• **DIRECTIONS FOR THIS TASK**:
Return every line of the records below without any changes, leaving out the pictures.

(Object detection data)
==================================================

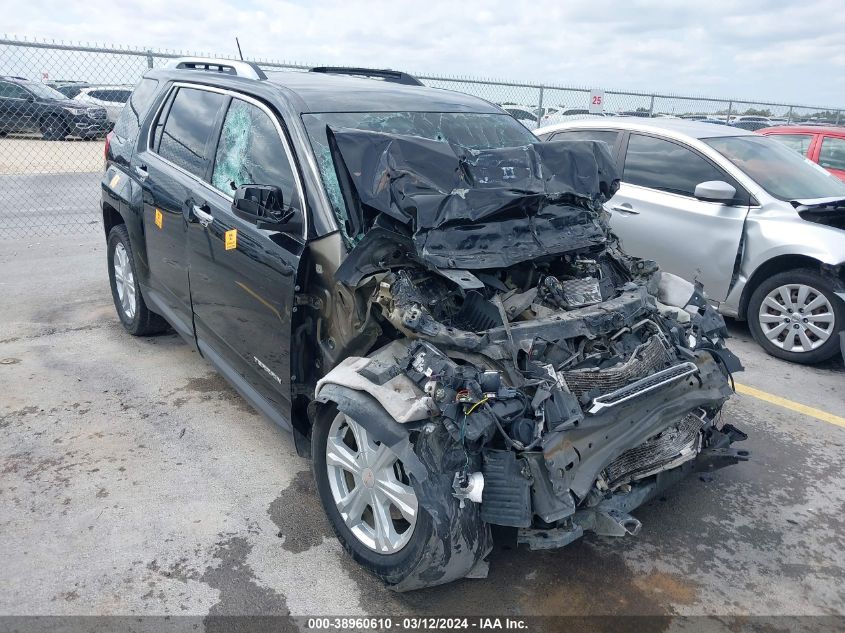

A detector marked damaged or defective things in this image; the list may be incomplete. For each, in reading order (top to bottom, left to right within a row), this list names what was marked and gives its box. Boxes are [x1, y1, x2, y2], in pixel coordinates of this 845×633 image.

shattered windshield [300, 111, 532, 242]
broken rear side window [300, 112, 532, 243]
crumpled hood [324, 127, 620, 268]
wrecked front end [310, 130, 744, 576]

==================================================

• **REPLY**:
A detector marked damaged or defective things in this image; the list may be incomplete. For each, in reading order (top to bottom, left to right within a row), this list names what was marked and gives its box. Boxes are [x1, y1, x2, y2], in pixel coordinates of this 845×633 image.

shattered windshield [300, 111, 532, 242]
broken rear side window [300, 112, 532, 243]
crumpled hood [324, 127, 620, 268]
wrecked front end [310, 130, 744, 576]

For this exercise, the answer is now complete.